→ **WORK ORDER**:
The records below should be copied in full, exactly as shown.

→ **SUPPLIED RECORDS**:
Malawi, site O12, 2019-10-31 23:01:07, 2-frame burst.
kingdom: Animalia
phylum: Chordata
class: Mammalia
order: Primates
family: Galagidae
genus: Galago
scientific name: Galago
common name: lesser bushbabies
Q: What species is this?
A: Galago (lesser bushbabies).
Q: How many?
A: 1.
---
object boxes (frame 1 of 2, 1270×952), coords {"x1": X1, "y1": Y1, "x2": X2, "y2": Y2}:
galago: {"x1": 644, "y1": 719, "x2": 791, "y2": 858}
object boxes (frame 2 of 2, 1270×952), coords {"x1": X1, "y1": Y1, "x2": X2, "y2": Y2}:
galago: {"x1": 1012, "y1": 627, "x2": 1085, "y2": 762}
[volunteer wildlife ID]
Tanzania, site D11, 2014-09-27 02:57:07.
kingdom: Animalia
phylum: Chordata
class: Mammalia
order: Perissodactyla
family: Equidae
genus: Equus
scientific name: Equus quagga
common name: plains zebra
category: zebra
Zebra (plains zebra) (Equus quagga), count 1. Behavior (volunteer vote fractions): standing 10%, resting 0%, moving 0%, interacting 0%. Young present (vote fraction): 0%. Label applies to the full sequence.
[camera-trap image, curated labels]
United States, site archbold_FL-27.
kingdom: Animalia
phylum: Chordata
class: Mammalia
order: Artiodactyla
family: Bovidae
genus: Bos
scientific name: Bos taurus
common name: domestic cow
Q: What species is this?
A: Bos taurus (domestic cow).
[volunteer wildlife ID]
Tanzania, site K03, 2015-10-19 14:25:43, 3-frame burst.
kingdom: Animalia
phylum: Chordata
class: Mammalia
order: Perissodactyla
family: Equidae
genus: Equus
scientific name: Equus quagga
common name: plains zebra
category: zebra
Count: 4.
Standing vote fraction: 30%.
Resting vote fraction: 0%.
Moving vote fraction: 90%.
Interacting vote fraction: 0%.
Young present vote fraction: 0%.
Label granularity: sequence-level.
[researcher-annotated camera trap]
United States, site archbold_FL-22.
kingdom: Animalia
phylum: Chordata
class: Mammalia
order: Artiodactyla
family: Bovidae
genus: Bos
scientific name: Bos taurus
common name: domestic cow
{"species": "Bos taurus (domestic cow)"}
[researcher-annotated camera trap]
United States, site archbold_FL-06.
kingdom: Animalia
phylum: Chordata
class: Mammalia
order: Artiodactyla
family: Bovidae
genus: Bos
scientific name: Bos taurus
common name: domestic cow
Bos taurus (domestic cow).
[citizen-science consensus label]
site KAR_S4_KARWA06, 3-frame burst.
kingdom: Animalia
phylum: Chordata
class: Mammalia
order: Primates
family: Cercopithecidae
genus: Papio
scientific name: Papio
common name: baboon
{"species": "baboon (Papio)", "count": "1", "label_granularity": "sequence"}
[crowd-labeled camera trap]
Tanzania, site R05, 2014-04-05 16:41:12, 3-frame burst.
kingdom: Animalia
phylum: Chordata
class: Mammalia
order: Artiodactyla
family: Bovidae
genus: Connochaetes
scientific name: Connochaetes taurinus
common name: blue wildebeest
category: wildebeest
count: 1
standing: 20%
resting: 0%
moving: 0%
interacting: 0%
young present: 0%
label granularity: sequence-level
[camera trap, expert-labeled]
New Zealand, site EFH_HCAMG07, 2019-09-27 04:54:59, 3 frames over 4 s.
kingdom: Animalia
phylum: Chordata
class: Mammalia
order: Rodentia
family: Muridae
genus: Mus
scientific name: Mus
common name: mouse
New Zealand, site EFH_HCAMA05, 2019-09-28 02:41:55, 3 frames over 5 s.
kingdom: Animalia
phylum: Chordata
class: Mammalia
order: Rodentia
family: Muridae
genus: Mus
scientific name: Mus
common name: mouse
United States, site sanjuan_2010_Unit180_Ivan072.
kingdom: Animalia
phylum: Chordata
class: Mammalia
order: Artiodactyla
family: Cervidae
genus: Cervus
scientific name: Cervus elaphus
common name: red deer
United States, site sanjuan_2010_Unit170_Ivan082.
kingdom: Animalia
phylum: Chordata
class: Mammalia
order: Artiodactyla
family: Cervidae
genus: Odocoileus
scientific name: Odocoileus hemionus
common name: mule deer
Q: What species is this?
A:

→ **EXPECTED ANSWER**:
Malawi, site O12, 2019-10-31 23:01:07, 2-frame burst.
kingdom: Animalia
phylum: Chordata
class: Mammalia
order: Primates
family: Galagidae
genus: Galago
scientific name: Galago
common name: lesser bushbabies
Q: What species is this?
A: Galago (lesser bushbabies).
Q: How many?
A: 1.
---
object boxes (frame 1 of 2, 1270×952), coords {"x1": X1, "y1": Y1, "x2": X2, "y2": Y2}:
galago: {"x1": 644, "y1": 719, "x2": 791, "y2": 858}
object boxes (frame 2 of 2, 1270×952), coords {"x1": X1, "y1": Y1, "x2": X2, "y2": Y2}:
galago: {"x1": 1012, "y1": 627, "x2": 1085, "y2": 762}
[volunteer wildlife ID]
Tanzania, site D11, 2014-09-27 02:57:07.
kingdom: Animalia
phylum: Chordata
class: Mammalia
order: Perissodactyla
family: Equidae
genus: Equus
scientific name: Equus quagga
common name: plains zebra
category: zebra
Zebra (plains zebra) (Equus quagga), count 1. Behavior (volunteer vote fractions): standing 10%, resting 0%, moving 0%, interacting 0%. Young present (vote fraction): 0%. Label applies to the full sequence.
[camera-trap image, curated labels]
United States, site archbold_FL-27.
kingdom: Animalia
phylum: Chordata
class: Mammalia
order: Artiodactyla
family: Bovidae
genus: Bos
scientific name: Bos taurus
common name: domestic cow
Q: What species is this?
A: Bos taurus (domestic cow).
[volunteer wildlife ID]
Tanzania, site K03, 2015-10-19 14:25:43, 3-frame burst.
kingdom: Animalia
phylum: Chordata
class: Mammalia
order: Perissodactyla
family: Equidae
genus: Equus
scientific name: Equus quagga
common name: plains zebra
category: zebra
Count: 4.
Standing vote fraction: 30%.
Resting vote fraction: 0%.
Moving vote fraction: 90%.
Interacting vote fraction: 0%.
Young present vote fraction: 0%.
Label granularity: sequence-level.
[researcher-annotated camera trap]
United States, site archbold_FL-22.
kingdom: Animalia
phylum: Chordata
class: Mammalia
order: Artiodactyla
family: Bovidae
genus: Bos
scientific name: Bos taurus
common name: domestic cow
{"species": "Bos taurus (domestic cow)"}
[researcher-annotated camera trap]
United States, site archbold_FL-06.
kingdom: Animalia
phylum: Chordata
class: Mammalia
order: Artiodactyla
family: Bovidae
genus: Bos
scientific name: Bos taurus
common name: domestic cow
Bos taurus (domestic cow).
[citizen-science consensus label]
site KAR_S4_KARWA06, 3-frame burst.
kingdom: Animalia
phylum: Chordata
class: Mammalia
order: Primates
family: Cercopithecidae
genus: Papio
scientific name: Papio
common name: baboon
{"species": "baboon (Papio)", "count": "1", "label_granularity": "sequence"}
[crowd-labeled camera trap]
Tanzania, site R05, 2014-04-05 16:41:12, 3-frame burst.
kingdom: Animalia
phylum: Chordata
class: Mammalia
order: Artiodactyla
family: Bovidae
genus: Connochaetes
scientific name: Connochaetes taurinus
common name: blue wildebeest
category: wildebeest
count: 1
standing: 20%
resting: 0%
moving: 0%
interacting: 0%
young present: 0%
label granularity: sequence-level
[camera trap, expert-labeled]
New Zealand, site EFH_HCAMG07, 2019-09-27 04:54:59, 3 frames over 4 s.
kingdom: Animalia
phylum: Chordata
class: Mammalia
order: Rodentia
family: Muridae
genus: Mus
scientific name: Mus
common name: mouse
New Zealand, site EFH_HCAMA05, 2019-09-28 02:41:55, 3 frames over 5 s.
kingdom: Animalia
phylum: Chordata
class: Mammalia
order: Rodentia
family: Muridae
genus: Mus
scientific name: Mus
common name: mouse
United States, site sanjuan_2010_Unit180_Ivan072.
kingdom: Animalia
phylum: Chordata
class: Mammalia
order: Artiodactyla
family: Cervidae
genus: Cervus
scientific name: Cervus elaphus
common name: red deer
United States, site sanjuan_2010_Unit170_Ivan082.
kingdom: Animalia
phylum: Chordata
class: Mammalia
order: Artiodactyla
family: Cervidae
genus: Odocoileus
scientific name: Odocoileus hemionus
common name: mule deer
Q: What species is this?
A:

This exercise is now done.